Exercise details: Transcribe all of the material below verbatim, line for line, keeping every number, bracket and punctuation mark unchanged.

Excerpts from a spatial dataset:
* START *

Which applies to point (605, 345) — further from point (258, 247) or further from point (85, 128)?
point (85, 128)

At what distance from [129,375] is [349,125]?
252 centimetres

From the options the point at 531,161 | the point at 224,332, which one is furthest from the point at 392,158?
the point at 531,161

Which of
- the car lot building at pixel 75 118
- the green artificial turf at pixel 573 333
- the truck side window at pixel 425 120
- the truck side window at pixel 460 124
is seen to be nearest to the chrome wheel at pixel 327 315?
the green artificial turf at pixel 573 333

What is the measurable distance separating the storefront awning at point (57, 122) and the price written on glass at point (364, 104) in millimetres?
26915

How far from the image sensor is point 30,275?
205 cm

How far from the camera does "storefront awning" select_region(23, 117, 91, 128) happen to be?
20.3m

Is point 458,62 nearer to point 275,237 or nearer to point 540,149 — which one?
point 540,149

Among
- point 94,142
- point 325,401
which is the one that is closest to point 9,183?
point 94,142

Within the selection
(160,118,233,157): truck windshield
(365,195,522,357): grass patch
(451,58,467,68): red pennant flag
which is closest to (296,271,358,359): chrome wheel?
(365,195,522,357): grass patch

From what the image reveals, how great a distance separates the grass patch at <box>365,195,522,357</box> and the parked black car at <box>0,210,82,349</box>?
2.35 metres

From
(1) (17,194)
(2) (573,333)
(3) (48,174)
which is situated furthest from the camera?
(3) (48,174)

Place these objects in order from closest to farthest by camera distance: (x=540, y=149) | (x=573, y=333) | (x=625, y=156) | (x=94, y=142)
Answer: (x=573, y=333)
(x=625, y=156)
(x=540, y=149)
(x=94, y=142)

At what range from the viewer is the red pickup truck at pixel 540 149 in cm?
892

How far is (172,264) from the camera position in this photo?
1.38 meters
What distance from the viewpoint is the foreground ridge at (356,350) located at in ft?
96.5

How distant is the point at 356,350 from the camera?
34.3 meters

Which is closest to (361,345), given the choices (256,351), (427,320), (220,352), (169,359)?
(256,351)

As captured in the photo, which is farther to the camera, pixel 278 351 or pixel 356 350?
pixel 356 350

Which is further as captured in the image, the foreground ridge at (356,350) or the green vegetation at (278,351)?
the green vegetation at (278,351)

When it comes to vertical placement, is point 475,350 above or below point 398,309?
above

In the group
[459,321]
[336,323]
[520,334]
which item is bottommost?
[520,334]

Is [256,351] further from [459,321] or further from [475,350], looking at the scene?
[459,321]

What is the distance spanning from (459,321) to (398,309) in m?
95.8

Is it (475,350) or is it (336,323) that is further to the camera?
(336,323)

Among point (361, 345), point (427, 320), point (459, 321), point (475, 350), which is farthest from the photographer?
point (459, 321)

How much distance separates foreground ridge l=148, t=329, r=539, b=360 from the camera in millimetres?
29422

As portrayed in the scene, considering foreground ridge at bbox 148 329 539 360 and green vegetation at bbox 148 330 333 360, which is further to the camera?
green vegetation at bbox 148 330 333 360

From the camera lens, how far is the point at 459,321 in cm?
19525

* END *

Exercise answer:
Which applies to point (605, 345) — further from point (258, 247) or further from point (85, 128)?
point (85, 128)

At what distance from [129,375] is [349,125]?
252 centimetres

From the options the point at 531,161 | the point at 224,332, which one is furthest from the point at 392,158?
the point at 531,161

Which of
- the car lot building at pixel 75 118
- the green artificial turf at pixel 573 333
- the truck side window at pixel 425 120
- the truck side window at pixel 460 124
is seen to be nearest to the chrome wheel at pixel 327 315?
the green artificial turf at pixel 573 333

What is the measurable distance separating the storefront awning at point (57, 122) and the price written on glass at point (364, 104) in millimetres?
26915

How far from the image sensor is point 30,275?
205 cm

How far from the camera does "storefront awning" select_region(23, 117, 91, 128) happen to be?
20.3m

Is point 458,62 nearer to point 275,237 or nearer to point 540,149 — which one?
point 540,149

Among
- point 94,142
- point 325,401
which is the one that is closest to point 9,183?
point 94,142

Within the selection
(160,118,233,157): truck windshield
(365,195,522,357): grass patch
(451,58,467,68): red pennant flag
which is closest to (296,271,358,359): chrome wheel?
(365,195,522,357): grass patch

From what the image reveals, how great a distance separates the grass patch at <box>365,195,522,357</box> and the parked black car at <box>0,210,82,349</box>?
2.35 metres

From
(1) (17,194)
(2) (573,333)
(3) (48,174)
which is situated furthest from the camera?
(3) (48,174)

Place these objects in order from closest to farthest by camera distance: (x=540, y=149) | (x=573, y=333) | (x=625, y=156) | (x=94, y=142)
Answer: (x=573, y=333)
(x=625, y=156)
(x=540, y=149)
(x=94, y=142)

At what range from the viewer is the red pickup truck at pixel 540 149 in cm?
892

How far is (172,264) from the camera position in this photo?
1.38 meters
What distance from the viewpoint is the foreground ridge at (356,350) located at in ft?
96.5

How distant is the point at 356,350 from the camera?
34.3 meters

Which is closest to (361,345), given the choices (256,351), (427,320), (220,352), (169,359)?
(256,351)

As captured in the photo, which is farther to the camera, pixel 278 351 or pixel 356 350?
pixel 356 350

Which is further as captured in the image, the foreground ridge at (356,350) or the green vegetation at (278,351)?
the green vegetation at (278,351)

When it comes to vertical placement, is point 475,350 above or below point 398,309?
above

In the group
[459,321]
[336,323]
[520,334]
which item is bottommost?
[520,334]

Is [256,351] further from [459,321] or further from [475,350], looking at the scene?
[459,321]

What is the distance spanning from (459,321) to (398,309) in m?
95.8

Is it (475,350) or is it (336,323) that is further to the camera?
(336,323)

Among point (361, 345), point (427, 320), point (459, 321), point (475, 350), which is farthest from the photographer?
point (459, 321)

How much distance separates foreground ridge l=148, t=329, r=539, b=360 from the camera in millimetres?
29422

As portrayed in the scene, considering foreground ridge at bbox 148 329 539 360 and green vegetation at bbox 148 330 333 360, which is further to the camera?
green vegetation at bbox 148 330 333 360

From the camera lens, how far is the point at 459,321 in cm?
19525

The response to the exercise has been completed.